Publication Date: June 2010
Revision Date: July 2011
This paper analyzes the properties of standard estimators, tests, and conﬁdence sets (CS’s) for parameters that are unidentiﬁed or weakly identiﬁed in some parts of the parameter space. The paper also introduces methods to make the tests and CS’s robust to such identiﬁcation problems. The results apply to a class of extremum estimators and corresponding tests and CS’s that are based on criterion functions that satisfy certain asymptotic stochastic quadratic expansions and that depend on the parameter that determines the strength of identiﬁcation. This covers a class of models estimated using maximum likelihood (ML), least squares (LS), quantile, generalized method of moments (GMM), generalized empirical likelihood (GEL), minimum distance (MD), and semi-parametric estimators.

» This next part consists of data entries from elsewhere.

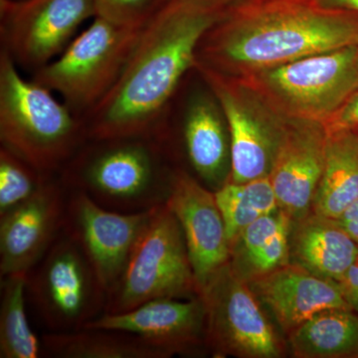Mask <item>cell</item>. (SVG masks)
<instances>
[{
	"instance_id": "5b68a950",
	"label": "cell",
	"mask_w": 358,
	"mask_h": 358,
	"mask_svg": "<svg viewBox=\"0 0 358 358\" xmlns=\"http://www.w3.org/2000/svg\"><path fill=\"white\" fill-rule=\"evenodd\" d=\"M289 120L327 124L358 91V45L234 79Z\"/></svg>"
},
{
	"instance_id": "d4e9b609",
	"label": "cell",
	"mask_w": 358,
	"mask_h": 358,
	"mask_svg": "<svg viewBox=\"0 0 358 358\" xmlns=\"http://www.w3.org/2000/svg\"><path fill=\"white\" fill-rule=\"evenodd\" d=\"M214 196L230 246L250 224L280 209L268 176L243 183L226 181Z\"/></svg>"
},
{
	"instance_id": "52a82bcc",
	"label": "cell",
	"mask_w": 358,
	"mask_h": 358,
	"mask_svg": "<svg viewBox=\"0 0 358 358\" xmlns=\"http://www.w3.org/2000/svg\"><path fill=\"white\" fill-rule=\"evenodd\" d=\"M199 296L182 229L166 204L155 209L134 245L105 313L128 312L160 298Z\"/></svg>"
},
{
	"instance_id": "d6986e66",
	"label": "cell",
	"mask_w": 358,
	"mask_h": 358,
	"mask_svg": "<svg viewBox=\"0 0 358 358\" xmlns=\"http://www.w3.org/2000/svg\"><path fill=\"white\" fill-rule=\"evenodd\" d=\"M358 256V245L336 219L315 211L292 220L289 263L338 282Z\"/></svg>"
},
{
	"instance_id": "30bf717a",
	"label": "cell",
	"mask_w": 358,
	"mask_h": 358,
	"mask_svg": "<svg viewBox=\"0 0 358 358\" xmlns=\"http://www.w3.org/2000/svg\"><path fill=\"white\" fill-rule=\"evenodd\" d=\"M95 16L93 0H0L1 49L18 68L34 73L57 58Z\"/></svg>"
},
{
	"instance_id": "3957f363",
	"label": "cell",
	"mask_w": 358,
	"mask_h": 358,
	"mask_svg": "<svg viewBox=\"0 0 358 358\" xmlns=\"http://www.w3.org/2000/svg\"><path fill=\"white\" fill-rule=\"evenodd\" d=\"M169 164L154 136L88 140L58 176L105 208L136 213L166 203L178 169Z\"/></svg>"
},
{
	"instance_id": "ac0fdd59",
	"label": "cell",
	"mask_w": 358,
	"mask_h": 358,
	"mask_svg": "<svg viewBox=\"0 0 358 358\" xmlns=\"http://www.w3.org/2000/svg\"><path fill=\"white\" fill-rule=\"evenodd\" d=\"M179 136L186 162L197 180L217 190L228 180L230 141L227 122L211 88L210 93L200 91L188 99Z\"/></svg>"
},
{
	"instance_id": "f1b7e54d",
	"label": "cell",
	"mask_w": 358,
	"mask_h": 358,
	"mask_svg": "<svg viewBox=\"0 0 358 358\" xmlns=\"http://www.w3.org/2000/svg\"><path fill=\"white\" fill-rule=\"evenodd\" d=\"M326 126L358 127V91L346 101Z\"/></svg>"
},
{
	"instance_id": "f546056e",
	"label": "cell",
	"mask_w": 358,
	"mask_h": 358,
	"mask_svg": "<svg viewBox=\"0 0 358 358\" xmlns=\"http://www.w3.org/2000/svg\"><path fill=\"white\" fill-rule=\"evenodd\" d=\"M336 220L358 245V199Z\"/></svg>"
},
{
	"instance_id": "8992f818",
	"label": "cell",
	"mask_w": 358,
	"mask_h": 358,
	"mask_svg": "<svg viewBox=\"0 0 358 358\" xmlns=\"http://www.w3.org/2000/svg\"><path fill=\"white\" fill-rule=\"evenodd\" d=\"M143 25H117L95 16L57 58L35 71L32 80L84 117L115 86Z\"/></svg>"
},
{
	"instance_id": "cb8c5ba5",
	"label": "cell",
	"mask_w": 358,
	"mask_h": 358,
	"mask_svg": "<svg viewBox=\"0 0 358 358\" xmlns=\"http://www.w3.org/2000/svg\"><path fill=\"white\" fill-rule=\"evenodd\" d=\"M27 274L1 278L0 357L38 358L42 341L30 327L26 313Z\"/></svg>"
},
{
	"instance_id": "9a60e30c",
	"label": "cell",
	"mask_w": 358,
	"mask_h": 358,
	"mask_svg": "<svg viewBox=\"0 0 358 358\" xmlns=\"http://www.w3.org/2000/svg\"><path fill=\"white\" fill-rule=\"evenodd\" d=\"M166 205L182 229L199 292L230 260V245L214 192L178 169Z\"/></svg>"
},
{
	"instance_id": "8fae6325",
	"label": "cell",
	"mask_w": 358,
	"mask_h": 358,
	"mask_svg": "<svg viewBox=\"0 0 358 358\" xmlns=\"http://www.w3.org/2000/svg\"><path fill=\"white\" fill-rule=\"evenodd\" d=\"M157 207L124 213L101 206L83 192L68 190L63 230L84 252L107 294L121 278L134 245Z\"/></svg>"
},
{
	"instance_id": "7c38bea8",
	"label": "cell",
	"mask_w": 358,
	"mask_h": 358,
	"mask_svg": "<svg viewBox=\"0 0 358 358\" xmlns=\"http://www.w3.org/2000/svg\"><path fill=\"white\" fill-rule=\"evenodd\" d=\"M68 190L58 176L0 215V275L28 274L64 228Z\"/></svg>"
},
{
	"instance_id": "ffe728a7",
	"label": "cell",
	"mask_w": 358,
	"mask_h": 358,
	"mask_svg": "<svg viewBox=\"0 0 358 358\" xmlns=\"http://www.w3.org/2000/svg\"><path fill=\"white\" fill-rule=\"evenodd\" d=\"M291 226L282 209L250 224L231 244V268L250 282L289 265Z\"/></svg>"
},
{
	"instance_id": "2e32d148",
	"label": "cell",
	"mask_w": 358,
	"mask_h": 358,
	"mask_svg": "<svg viewBox=\"0 0 358 358\" xmlns=\"http://www.w3.org/2000/svg\"><path fill=\"white\" fill-rule=\"evenodd\" d=\"M270 178L280 209L292 220L313 210L324 166L327 127L320 122L289 120Z\"/></svg>"
},
{
	"instance_id": "4fadbf2b",
	"label": "cell",
	"mask_w": 358,
	"mask_h": 358,
	"mask_svg": "<svg viewBox=\"0 0 358 358\" xmlns=\"http://www.w3.org/2000/svg\"><path fill=\"white\" fill-rule=\"evenodd\" d=\"M84 329L134 334L169 357L197 355L202 348H207L206 313L199 296L155 299L128 312L103 313Z\"/></svg>"
},
{
	"instance_id": "603a6c76",
	"label": "cell",
	"mask_w": 358,
	"mask_h": 358,
	"mask_svg": "<svg viewBox=\"0 0 358 358\" xmlns=\"http://www.w3.org/2000/svg\"><path fill=\"white\" fill-rule=\"evenodd\" d=\"M44 352L58 358H169L166 352L134 334L82 329L42 336Z\"/></svg>"
},
{
	"instance_id": "7402d4cb",
	"label": "cell",
	"mask_w": 358,
	"mask_h": 358,
	"mask_svg": "<svg viewBox=\"0 0 358 358\" xmlns=\"http://www.w3.org/2000/svg\"><path fill=\"white\" fill-rule=\"evenodd\" d=\"M288 343L296 358H358V313L322 310L289 333Z\"/></svg>"
},
{
	"instance_id": "e0dca14e",
	"label": "cell",
	"mask_w": 358,
	"mask_h": 358,
	"mask_svg": "<svg viewBox=\"0 0 358 358\" xmlns=\"http://www.w3.org/2000/svg\"><path fill=\"white\" fill-rule=\"evenodd\" d=\"M249 285L287 336L322 310L350 308L338 282L322 279L291 263Z\"/></svg>"
},
{
	"instance_id": "277c9868",
	"label": "cell",
	"mask_w": 358,
	"mask_h": 358,
	"mask_svg": "<svg viewBox=\"0 0 358 358\" xmlns=\"http://www.w3.org/2000/svg\"><path fill=\"white\" fill-rule=\"evenodd\" d=\"M83 117L53 92L21 76L0 51V141L45 176H58L86 141Z\"/></svg>"
},
{
	"instance_id": "83f0119b",
	"label": "cell",
	"mask_w": 358,
	"mask_h": 358,
	"mask_svg": "<svg viewBox=\"0 0 358 358\" xmlns=\"http://www.w3.org/2000/svg\"><path fill=\"white\" fill-rule=\"evenodd\" d=\"M338 286L348 307L358 313V256L338 282Z\"/></svg>"
},
{
	"instance_id": "d6a6232c",
	"label": "cell",
	"mask_w": 358,
	"mask_h": 358,
	"mask_svg": "<svg viewBox=\"0 0 358 358\" xmlns=\"http://www.w3.org/2000/svg\"><path fill=\"white\" fill-rule=\"evenodd\" d=\"M162 2L166 1V0H162Z\"/></svg>"
},
{
	"instance_id": "ba28073f",
	"label": "cell",
	"mask_w": 358,
	"mask_h": 358,
	"mask_svg": "<svg viewBox=\"0 0 358 358\" xmlns=\"http://www.w3.org/2000/svg\"><path fill=\"white\" fill-rule=\"evenodd\" d=\"M27 298L50 333H67L103 315L108 294L84 252L63 230L28 272Z\"/></svg>"
},
{
	"instance_id": "6da1fadb",
	"label": "cell",
	"mask_w": 358,
	"mask_h": 358,
	"mask_svg": "<svg viewBox=\"0 0 358 358\" xmlns=\"http://www.w3.org/2000/svg\"><path fill=\"white\" fill-rule=\"evenodd\" d=\"M222 0H166L143 26L121 76L83 117L88 140L155 136L206 32L225 14Z\"/></svg>"
},
{
	"instance_id": "44dd1931",
	"label": "cell",
	"mask_w": 358,
	"mask_h": 358,
	"mask_svg": "<svg viewBox=\"0 0 358 358\" xmlns=\"http://www.w3.org/2000/svg\"><path fill=\"white\" fill-rule=\"evenodd\" d=\"M326 127L324 171L313 211L336 219L358 199V127Z\"/></svg>"
},
{
	"instance_id": "484cf974",
	"label": "cell",
	"mask_w": 358,
	"mask_h": 358,
	"mask_svg": "<svg viewBox=\"0 0 358 358\" xmlns=\"http://www.w3.org/2000/svg\"><path fill=\"white\" fill-rule=\"evenodd\" d=\"M51 178L0 148V215L31 199Z\"/></svg>"
},
{
	"instance_id": "4316f807",
	"label": "cell",
	"mask_w": 358,
	"mask_h": 358,
	"mask_svg": "<svg viewBox=\"0 0 358 358\" xmlns=\"http://www.w3.org/2000/svg\"><path fill=\"white\" fill-rule=\"evenodd\" d=\"M96 16L122 26L145 24L162 0H93Z\"/></svg>"
},
{
	"instance_id": "4dcf8cb0",
	"label": "cell",
	"mask_w": 358,
	"mask_h": 358,
	"mask_svg": "<svg viewBox=\"0 0 358 358\" xmlns=\"http://www.w3.org/2000/svg\"><path fill=\"white\" fill-rule=\"evenodd\" d=\"M322 6L358 13V0H319Z\"/></svg>"
},
{
	"instance_id": "9c48e42d",
	"label": "cell",
	"mask_w": 358,
	"mask_h": 358,
	"mask_svg": "<svg viewBox=\"0 0 358 358\" xmlns=\"http://www.w3.org/2000/svg\"><path fill=\"white\" fill-rule=\"evenodd\" d=\"M206 313V343L213 357L279 358L284 345L249 282L229 262L199 289Z\"/></svg>"
},
{
	"instance_id": "5bb4252c",
	"label": "cell",
	"mask_w": 358,
	"mask_h": 358,
	"mask_svg": "<svg viewBox=\"0 0 358 358\" xmlns=\"http://www.w3.org/2000/svg\"><path fill=\"white\" fill-rule=\"evenodd\" d=\"M215 94L227 122L230 141L228 181L243 183L268 178L279 150L285 124H272L245 102L234 80L195 65Z\"/></svg>"
},
{
	"instance_id": "1f68e13d",
	"label": "cell",
	"mask_w": 358,
	"mask_h": 358,
	"mask_svg": "<svg viewBox=\"0 0 358 358\" xmlns=\"http://www.w3.org/2000/svg\"><path fill=\"white\" fill-rule=\"evenodd\" d=\"M223 2H225V3H227L228 1H229V0H222Z\"/></svg>"
},
{
	"instance_id": "7a4b0ae2",
	"label": "cell",
	"mask_w": 358,
	"mask_h": 358,
	"mask_svg": "<svg viewBox=\"0 0 358 358\" xmlns=\"http://www.w3.org/2000/svg\"><path fill=\"white\" fill-rule=\"evenodd\" d=\"M358 45V13L319 0H248L200 42L196 65L232 77Z\"/></svg>"
}]
</instances>
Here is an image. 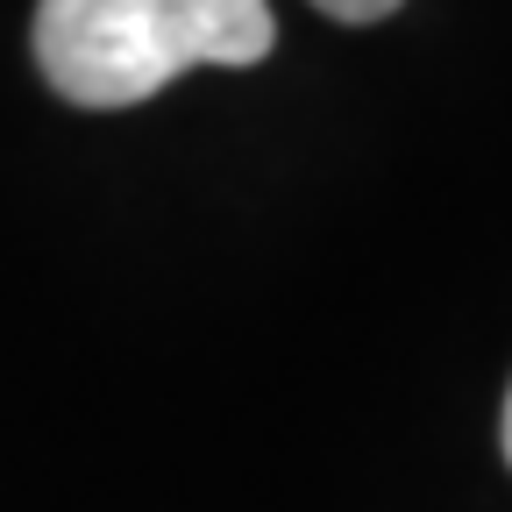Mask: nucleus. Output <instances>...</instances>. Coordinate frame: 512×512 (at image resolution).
<instances>
[{"instance_id":"2","label":"nucleus","mask_w":512,"mask_h":512,"mask_svg":"<svg viewBox=\"0 0 512 512\" xmlns=\"http://www.w3.org/2000/svg\"><path fill=\"white\" fill-rule=\"evenodd\" d=\"M313 8L335 22H384V15H399V0H313Z\"/></svg>"},{"instance_id":"1","label":"nucleus","mask_w":512,"mask_h":512,"mask_svg":"<svg viewBox=\"0 0 512 512\" xmlns=\"http://www.w3.org/2000/svg\"><path fill=\"white\" fill-rule=\"evenodd\" d=\"M271 0H36V64L72 107H136L200 64H264Z\"/></svg>"},{"instance_id":"3","label":"nucleus","mask_w":512,"mask_h":512,"mask_svg":"<svg viewBox=\"0 0 512 512\" xmlns=\"http://www.w3.org/2000/svg\"><path fill=\"white\" fill-rule=\"evenodd\" d=\"M505 463H512V392H505Z\"/></svg>"}]
</instances>
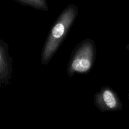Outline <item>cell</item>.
I'll return each mask as SVG.
<instances>
[{"label": "cell", "instance_id": "obj_1", "mask_svg": "<svg viewBox=\"0 0 129 129\" xmlns=\"http://www.w3.org/2000/svg\"><path fill=\"white\" fill-rule=\"evenodd\" d=\"M78 13L77 6L70 5L57 18L49 31L42 49L40 57L42 65H47L55 55L75 21Z\"/></svg>", "mask_w": 129, "mask_h": 129}, {"label": "cell", "instance_id": "obj_2", "mask_svg": "<svg viewBox=\"0 0 129 129\" xmlns=\"http://www.w3.org/2000/svg\"><path fill=\"white\" fill-rule=\"evenodd\" d=\"M96 45L91 39L79 43L71 54L67 73L69 77L75 74H86L91 69L96 59Z\"/></svg>", "mask_w": 129, "mask_h": 129}, {"label": "cell", "instance_id": "obj_3", "mask_svg": "<svg viewBox=\"0 0 129 129\" xmlns=\"http://www.w3.org/2000/svg\"><path fill=\"white\" fill-rule=\"evenodd\" d=\"M94 103L102 112H117L123 108V103L118 94L108 86L102 87L94 94Z\"/></svg>", "mask_w": 129, "mask_h": 129}, {"label": "cell", "instance_id": "obj_4", "mask_svg": "<svg viewBox=\"0 0 129 129\" xmlns=\"http://www.w3.org/2000/svg\"><path fill=\"white\" fill-rule=\"evenodd\" d=\"M12 74L13 60L9 53V46L0 39V87L10 84Z\"/></svg>", "mask_w": 129, "mask_h": 129}, {"label": "cell", "instance_id": "obj_5", "mask_svg": "<svg viewBox=\"0 0 129 129\" xmlns=\"http://www.w3.org/2000/svg\"><path fill=\"white\" fill-rule=\"evenodd\" d=\"M24 5H27L35 9L47 11L48 10L46 0H18Z\"/></svg>", "mask_w": 129, "mask_h": 129}, {"label": "cell", "instance_id": "obj_6", "mask_svg": "<svg viewBox=\"0 0 129 129\" xmlns=\"http://www.w3.org/2000/svg\"><path fill=\"white\" fill-rule=\"evenodd\" d=\"M125 48H126V49H127V50H129V43H128V44H127V45H126V46H125Z\"/></svg>", "mask_w": 129, "mask_h": 129}, {"label": "cell", "instance_id": "obj_7", "mask_svg": "<svg viewBox=\"0 0 129 129\" xmlns=\"http://www.w3.org/2000/svg\"><path fill=\"white\" fill-rule=\"evenodd\" d=\"M128 85H129V83H128ZM128 99L129 101V86H128Z\"/></svg>", "mask_w": 129, "mask_h": 129}]
</instances>
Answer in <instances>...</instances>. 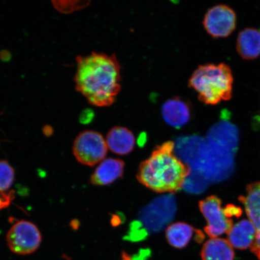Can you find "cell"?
I'll return each mask as SVG.
<instances>
[{"label": "cell", "instance_id": "1", "mask_svg": "<svg viewBox=\"0 0 260 260\" xmlns=\"http://www.w3.org/2000/svg\"><path fill=\"white\" fill-rule=\"evenodd\" d=\"M76 89L91 105L108 107L121 88V67L115 55L93 53L76 57Z\"/></svg>", "mask_w": 260, "mask_h": 260}, {"label": "cell", "instance_id": "2", "mask_svg": "<svg viewBox=\"0 0 260 260\" xmlns=\"http://www.w3.org/2000/svg\"><path fill=\"white\" fill-rule=\"evenodd\" d=\"M173 142L156 147L149 157L141 162L137 174L138 181L158 193H174L183 187L190 169L176 157Z\"/></svg>", "mask_w": 260, "mask_h": 260}, {"label": "cell", "instance_id": "3", "mask_svg": "<svg viewBox=\"0 0 260 260\" xmlns=\"http://www.w3.org/2000/svg\"><path fill=\"white\" fill-rule=\"evenodd\" d=\"M233 76L229 65H201L188 80V87L196 91L198 99L206 105H216L232 98Z\"/></svg>", "mask_w": 260, "mask_h": 260}, {"label": "cell", "instance_id": "4", "mask_svg": "<svg viewBox=\"0 0 260 260\" xmlns=\"http://www.w3.org/2000/svg\"><path fill=\"white\" fill-rule=\"evenodd\" d=\"M107 143L100 133L86 130L80 133L74 140L73 151L80 164L93 167L105 158Z\"/></svg>", "mask_w": 260, "mask_h": 260}, {"label": "cell", "instance_id": "5", "mask_svg": "<svg viewBox=\"0 0 260 260\" xmlns=\"http://www.w3.org/2000/svg\"><path fill=\"white\" fill-rule=\"evenodd\" d=\"M6 240L12 252L26 255L31 254L39 248L42 242V235L34 223L20 220L9 230Z\"/></svg>", "mask_w": 260, "mask_h": 260}, {"label": "cell", "instance_id": "6", "mask_svg": "<svg viewBox=\"0 0 260 260\" xmlns=\"http://www.w3.org/2000/svg\"><path fill=\"white\" fill-rule=\"evenodd\" d=\"M201 212L207 220L205 232L211 238H217L227 234L232 227L233 220L228 218L224 214L222 201L216 195H211L199 203Z\"/></svg>", "mask_w": 260, "mask_h": 260}, {"label": "cell", "instance_id": "7", "mask_svg": "<svg viewBox=\"0 0 260 260\" xmlns=\"http://www.w3.org/2000/svg\"><path fill=\"white\" fill-rule=\"evenodd\" d=\"M237 16L229 6L219 5L213 6L204 16L205 29L214 38H226L235 31Z\"/></svg>", "mask_w": 260, "mask_h": 260}, {"label": "cell", "instance_id": "8", "mask_svg": "<svg viewBox=\"0 0 260 260\" xmlns=\"http://www.w3.org/2000/svg\"><path fill=\"white\" fill-rule=\"evenodd\" d=\"M161 114L167 124L175 128H180L189 122L192 110L187 101L175 97L164 103Z\"/></svg>", "mask_w": 260, "mask_h": 260}, {"label": "cell", "instance_id": "9", "mask_svg": "<svg viewBox=\"0 0 260 260\" xmlns=\"http://www.w3.org/2000/svg\"><path fill=\"white\" fill-rule=\"evenodd\" d=\"M124 162L118 158H107L98 167L90 179L96 186H106L121 178L124 170Z\"/></svg>", "mask_w": 260, "mask_h": 260}, {"label": "cell", "instance_id": "10", "mask_svg": "<svg viewBox=\"0 0 260 260\" xmlns=\"http://www.w3.org/2000/svg\"><path fill=\"white\" fill-rule=\"evenodd\" d=\"M106 143L110 150L118 155H127L134 149L135 137L130 130L116 126L107 133Z\"/></svg>", "mask_w": 260, "mask_h": 260}, {"label": "cell", "instance_id": "11", "mask_svg": "<svg viewBox=\"0 0 260 260\" xmlns=\"http://www.w3.org/2000/svg\"><path fill=\"white\" fill-rule=\"evenodd\" d=\"M236 50L244 60L256 59L260 56V30L247 28L239 32Z\"/></svg>", "mask_w": 260, "mask_h": 260}, {"label": "cell", "instance_id": "12", "mask_svg": "<svg viewBox=\"0 0 260 260\" xmlns=\"http://www.w3.org/2000/svg\"><path fill=\"white\" fill-rule=\"evenodd\" d=\"M256 230L249 220L243 219L231 228L226 234L228 241L233 248L246 249L251 248L256 236Z\"/></svg>", "mask_w": 260, "mask_h": 260}, {"label": "cell", "instance_id": "13", "mask_svg": "<svg viewBox=\"0 0 260 260\" xmlns=\"http://www.w3.org/2000/svg\"><path fill=\"white\" fill-rule=\"evenodd\" d=\"M239 200L256 230L260 231V181L248 184L246 195L240 196Z\"/></svg>", "mask_w": 260, "mask_h": 260}, {"label": "cell", "instance_id": "14", "mask_svg": "<svg viewBox=\"0 0 260 260\" xmlns=\"http://www.w3.org/2000/svg\"><path fill=\"white\" fill-rule=\"evenodd\" d=\"M201 256L203 260H234L235 252L228 240L217 237L204 243Z\"/></svg>", "mask_w": 260, "mask_h": 260}, {"label": "cell", "instance_id": "15", "mask_svg": "<svg viewBox=\"0 0 260 260\" xmlns=\"http://www.w3.org/2000/svg\"><path fill=\"white\" fill-rule=\"evenodd\" d=\"M197 230L187 223L171 224L166 230V237L169 244L175 248L182 249L188 245Z\"/></svg>", "mask_w": 260, "mask_h": 260}, {"label": "cell", "instance_id": "16", "mask_svg": "<svg viewBox=\"0 0 260 260\" xmlns=\"http://www.w3.org/2000/svg\"><path fill=\"white\" fill-rule=\"evenodd\" d=\"M15 171L6 160H0V191L9 189L14 183Z\"/></svg>", "mask_w": 260, "mask_h": 260}, {"label": "cell", "instance_id": "17", "mask_svg": "<svg viewBox=\"0 0 260 260\" xmlns=\"http://www.w3.org/2000/svg\"><path fill=\"white\" fill-rule=\"evenodd\" d=\"M54 7L62 14H71L86 8L90 4L89 1H53Z\"/></svg>", "mask_w": 260, "mask_h": 260}, {"label": "cell", "instance_id": "18", "mask_svg": "<svg viewBox=\"0 0 260 260\" xmlns=\"http://www.w3.org/2000/svg\"><path fill=\"white\" fill-rule=\"evenodd\" d=\"M14 190H11L8 194L0 191V210L6 209L11 205V201L14 200Z\"/></svg>", "mask_w": 260, "mask_h": 260}, {"label": "cell", "instance_id": "19", "mask_svg": "<svg viewBox=\"0 0 260 260\" xmlns=\"http://www.w3.org/2000/svg\"><path fill=\"white\" fill-rule=\"evenodd\" d=\"M224 214L228 218L231 219L233 217H239L242 214L241 208L237 207L233 204H229L223 209Z\"/></svg>", "mask_w": 260, "mask_h": 260}, {"label": "cell", "instance_id": "20", "mask_svg": "<svg viewBox=\"0 0 260 260\" xmlns=\"http://www.w3.org/2000/svg\"><path fill=\"white\" fill-rule=\"evenodd\" d=\"M251 250L260 260V231H256L254 241L251 246Z\"/></svg>", "mask_w": 260, "mask_h": 260}, {"label": "cell", "instance_id": "21", "mask_svg": "<svg viewBox=\"0 0 260 260\" xmlns=\"http://www.w3.org/2000/svg\"><path fill=\"white\" fill-rule=\"evenodd\" d=\"M92 112L90 111H85L81 113L80 121L81 123H87L92 119Z\"/></svg>", "mask_w": 260, "mask_h": 260}, {"label": "cell", "instance_id": "22", "mask_svg": "<svg viewBox=\"0 0 260 260\" xmlns=\"http://www.w3.org/2000/svg\"><path fill=\"white\" fill-rule=\"evenodd\" d=\"M43 133L45 136L50 137L53 134V129L50 125H45L43 128Z\"/></svg>", "mask_w": 260, "mask_h": 260}, {"label": "cell", "instance_id": "23", "mask_svg": "<svg viewBox=\"0 0 260 260\" xmlns=\"http://www.w3.org/2000/svg\"><path fill=\"white\" fill-rule=\"evenodd\" d=\"M80 225V223L79 222V220L77 219H74L72 221H71L70 223L71 226L72 227V229L74 230H77L79 229Z\"/></svg>", "mask_w": 260, "mask_h": 260}, {"label": "cell", "instance_id": "24", "mask_svg": "<svg viewBox=\"0 0 260 260\" xmlns=\"http://www.w3.org/2000/svg\"><path fill=\"white\" fill-rule=\"evenodd\" d=\"M121 260H133L131 256H130L127 253L122 252V259Z\"/></svg>", "mask_w": 260, "mask_h": 260}]
</instances>
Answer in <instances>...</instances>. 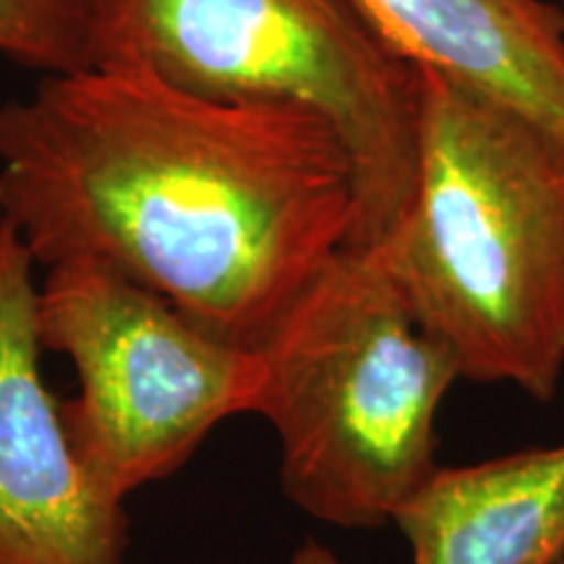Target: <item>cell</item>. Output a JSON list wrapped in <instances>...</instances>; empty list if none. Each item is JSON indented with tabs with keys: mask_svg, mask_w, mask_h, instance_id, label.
I'll list each match as a JSON object with an SVG mask.
<instances>
[{
	"mask_svg": "<svg viewBox=\"0 0 564 564\" xmlns=\"http://www.w3.org/2000/svg\"><path fill=\"white\" fill-rule=\"evenodd\" d=\"M0 220L37 264L89 259L262 350L350 243L356 178L314 110L95 63L0 105Z\"/></svg>",
	"mask_w": 564,
	"mask_h": 564,
	"instance_id": "obj_1",
	"label": "cell"
},
{
	"mask_svg": "<svg viewBox=\"0 0 564 564\" xmlns=\"http://www.w3.org/2000/svg\"><path fill=\"white\" fill-rule=\"evenodd\" d=\"M419 76L413 199L379 249L463 379L552 400L564 373V141Z\"/></svg>",
	"mask_w": 564,
	"mask_h": 564,
	"instance_id": "obj_2",
	"label": "cell"
},
{
	"mask_svg": "<svg viewBox=\"0 0 564 564\" xmlns=\"http://www.w3.org/2000/svg\"><path fill=\"white\" fill-rule=\"evenodd\" d=\"M259 352L288 499L337 528L392 523L440 465L436 415L463 377L384 251L337 253Z\"/></svg>",
	"mask_w": 564,
	"mask_h": 564,
	"instance_id": "obj_3",
	"label": "cell"
},
{
	"mask_svg": "<svg viewBox=\"0 0 564 564\" xmlns=\"http://www.w3.org/2000/svg\"><path fill=\"white\" fill-rule=\"evenodd\" d=\"M91 66L118 63L217 100L314 110L343 139L356 178L345 249H371L411 207L419 68L348 0H89Z\"/></svg>",
	"mask_w": 564,
	"mask_h": 564,
	"instance_id": "obj_4",
	"label": "cell"
},
{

The consistency/lack-of-consistency and asymptotic distributions of the estimators are established under a full range of drifting sequences of true distributions. The asymptotic sizes (in a uniform sense) of standard and identiﬁcation-robust tests and CS’s are established. The results are applied to the ARMA(1, 1) time series model estimated by ML and to the nonlinear regression model estimated by LS. In companion papers the results are applied to a number of other models.
Asymptotic size, Conﬁdence set, Estimator, Identiﬁcation, Nonlinear models, Strong identiﬁcation, Test, Weak identiﬁcation
JEL Classification Codes: C12, C15